#### Dataset entries:
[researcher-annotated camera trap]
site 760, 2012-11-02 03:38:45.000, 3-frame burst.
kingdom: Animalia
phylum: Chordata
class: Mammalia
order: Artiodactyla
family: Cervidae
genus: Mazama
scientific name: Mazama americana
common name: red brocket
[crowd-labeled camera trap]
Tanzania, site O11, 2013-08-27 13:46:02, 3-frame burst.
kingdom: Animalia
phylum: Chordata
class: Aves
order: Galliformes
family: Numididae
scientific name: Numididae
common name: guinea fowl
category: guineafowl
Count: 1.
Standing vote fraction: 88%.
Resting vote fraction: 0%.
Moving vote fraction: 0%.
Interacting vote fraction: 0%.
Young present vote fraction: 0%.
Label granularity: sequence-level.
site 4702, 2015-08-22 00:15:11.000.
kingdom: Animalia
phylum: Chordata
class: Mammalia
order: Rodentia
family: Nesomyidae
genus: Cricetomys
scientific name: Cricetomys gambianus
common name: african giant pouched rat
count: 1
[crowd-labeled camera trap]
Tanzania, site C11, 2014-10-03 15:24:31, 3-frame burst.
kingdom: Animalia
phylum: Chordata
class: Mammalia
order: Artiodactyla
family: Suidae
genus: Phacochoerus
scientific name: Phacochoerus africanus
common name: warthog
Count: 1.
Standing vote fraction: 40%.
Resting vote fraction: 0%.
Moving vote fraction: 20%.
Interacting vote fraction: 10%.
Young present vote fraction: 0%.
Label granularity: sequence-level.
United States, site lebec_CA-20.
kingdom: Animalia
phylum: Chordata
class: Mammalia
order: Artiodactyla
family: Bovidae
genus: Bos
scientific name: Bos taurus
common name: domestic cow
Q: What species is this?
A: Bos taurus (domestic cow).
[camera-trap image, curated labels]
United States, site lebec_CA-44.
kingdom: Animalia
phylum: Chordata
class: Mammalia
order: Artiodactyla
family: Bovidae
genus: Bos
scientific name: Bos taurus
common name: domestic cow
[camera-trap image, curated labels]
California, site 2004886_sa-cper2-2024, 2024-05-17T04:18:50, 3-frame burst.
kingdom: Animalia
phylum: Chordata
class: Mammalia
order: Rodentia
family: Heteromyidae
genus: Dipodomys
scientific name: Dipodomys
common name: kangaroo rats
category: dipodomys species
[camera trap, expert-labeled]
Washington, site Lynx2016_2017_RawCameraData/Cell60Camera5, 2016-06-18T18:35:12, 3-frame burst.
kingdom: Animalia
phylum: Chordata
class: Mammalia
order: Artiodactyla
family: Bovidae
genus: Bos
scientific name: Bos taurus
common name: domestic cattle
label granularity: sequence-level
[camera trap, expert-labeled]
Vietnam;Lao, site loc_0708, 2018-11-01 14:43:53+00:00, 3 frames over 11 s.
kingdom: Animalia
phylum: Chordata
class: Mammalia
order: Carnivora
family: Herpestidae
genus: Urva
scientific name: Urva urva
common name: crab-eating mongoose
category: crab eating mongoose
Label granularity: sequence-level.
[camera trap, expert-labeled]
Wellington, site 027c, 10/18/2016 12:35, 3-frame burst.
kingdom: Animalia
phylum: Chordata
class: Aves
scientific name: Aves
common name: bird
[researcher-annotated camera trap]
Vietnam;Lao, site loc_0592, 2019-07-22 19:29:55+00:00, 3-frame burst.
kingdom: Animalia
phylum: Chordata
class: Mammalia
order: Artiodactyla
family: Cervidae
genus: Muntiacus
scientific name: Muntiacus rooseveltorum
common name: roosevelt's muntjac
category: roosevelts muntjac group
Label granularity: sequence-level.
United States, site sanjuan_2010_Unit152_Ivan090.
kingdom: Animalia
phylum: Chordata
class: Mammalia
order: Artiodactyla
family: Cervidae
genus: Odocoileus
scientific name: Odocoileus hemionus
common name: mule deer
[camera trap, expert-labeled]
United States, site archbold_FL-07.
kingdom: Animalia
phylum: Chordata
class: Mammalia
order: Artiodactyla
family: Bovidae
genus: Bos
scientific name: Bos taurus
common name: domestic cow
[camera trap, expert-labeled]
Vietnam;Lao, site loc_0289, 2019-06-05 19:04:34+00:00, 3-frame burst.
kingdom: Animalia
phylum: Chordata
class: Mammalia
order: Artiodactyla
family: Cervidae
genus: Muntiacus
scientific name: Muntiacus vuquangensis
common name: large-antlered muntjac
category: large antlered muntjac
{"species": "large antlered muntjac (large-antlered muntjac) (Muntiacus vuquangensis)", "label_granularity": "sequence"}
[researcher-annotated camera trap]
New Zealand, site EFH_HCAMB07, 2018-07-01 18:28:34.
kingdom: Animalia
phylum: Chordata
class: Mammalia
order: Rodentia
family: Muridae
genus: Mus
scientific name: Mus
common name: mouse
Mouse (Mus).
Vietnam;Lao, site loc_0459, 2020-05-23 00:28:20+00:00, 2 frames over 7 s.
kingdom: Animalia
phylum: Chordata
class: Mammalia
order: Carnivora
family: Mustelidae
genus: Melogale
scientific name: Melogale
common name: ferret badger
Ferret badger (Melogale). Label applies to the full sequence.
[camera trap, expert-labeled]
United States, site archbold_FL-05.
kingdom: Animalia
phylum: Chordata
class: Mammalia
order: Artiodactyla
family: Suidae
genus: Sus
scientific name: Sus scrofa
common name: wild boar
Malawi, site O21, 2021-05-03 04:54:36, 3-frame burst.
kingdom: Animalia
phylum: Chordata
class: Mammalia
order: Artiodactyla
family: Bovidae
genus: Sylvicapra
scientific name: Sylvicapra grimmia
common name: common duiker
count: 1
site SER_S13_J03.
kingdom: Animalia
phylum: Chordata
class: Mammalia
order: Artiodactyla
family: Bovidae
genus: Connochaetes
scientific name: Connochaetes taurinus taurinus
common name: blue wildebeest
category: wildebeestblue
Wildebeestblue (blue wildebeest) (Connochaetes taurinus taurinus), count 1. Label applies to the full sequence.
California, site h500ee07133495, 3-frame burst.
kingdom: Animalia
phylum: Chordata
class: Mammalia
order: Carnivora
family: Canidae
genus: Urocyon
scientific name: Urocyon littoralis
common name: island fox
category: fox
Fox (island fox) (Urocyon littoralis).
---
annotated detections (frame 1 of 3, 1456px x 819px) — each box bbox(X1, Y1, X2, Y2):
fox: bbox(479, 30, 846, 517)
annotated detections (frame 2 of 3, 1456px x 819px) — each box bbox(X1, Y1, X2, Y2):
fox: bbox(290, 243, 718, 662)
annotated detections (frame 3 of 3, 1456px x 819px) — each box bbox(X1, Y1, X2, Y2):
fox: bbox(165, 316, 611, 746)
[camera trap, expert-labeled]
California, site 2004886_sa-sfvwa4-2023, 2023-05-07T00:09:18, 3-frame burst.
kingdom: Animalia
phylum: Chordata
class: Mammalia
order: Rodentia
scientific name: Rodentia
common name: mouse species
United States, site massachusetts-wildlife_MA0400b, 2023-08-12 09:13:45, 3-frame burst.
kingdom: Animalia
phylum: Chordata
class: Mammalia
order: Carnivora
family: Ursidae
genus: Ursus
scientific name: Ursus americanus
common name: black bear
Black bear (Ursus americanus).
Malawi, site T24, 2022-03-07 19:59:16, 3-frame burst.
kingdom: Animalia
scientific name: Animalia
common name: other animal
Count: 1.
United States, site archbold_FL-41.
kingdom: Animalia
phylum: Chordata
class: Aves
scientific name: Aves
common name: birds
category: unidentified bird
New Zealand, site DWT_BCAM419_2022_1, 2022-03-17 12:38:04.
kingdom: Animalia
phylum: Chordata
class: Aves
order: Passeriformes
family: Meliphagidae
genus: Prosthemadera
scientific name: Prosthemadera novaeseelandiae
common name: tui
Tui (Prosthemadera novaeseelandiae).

#### Instructions to follow:
The line containing "family: Numididae" marks the end. Please print exactly every line from the top of the data to it, both included, and nothing more.

#### Final answer:
[researcher-annotated camera trap]
site 760, 2012-11-02 03:38:45.000, 3-frame burst.
kingdom: Animalia
phylum: Chordata
class: Mammalia
order: Artiodactyla
family: Cervidae
genus: Mazama
scientific name: Mazama americana
common name: red brocket
[crowd-labeled camera trap]
Tanzania, site O11, 2013-08-27 13:46:02, 3-frame burst.
kingdom: Animalia
phylum: Chordata
class: Aves
order: Galliformes
family: Numididae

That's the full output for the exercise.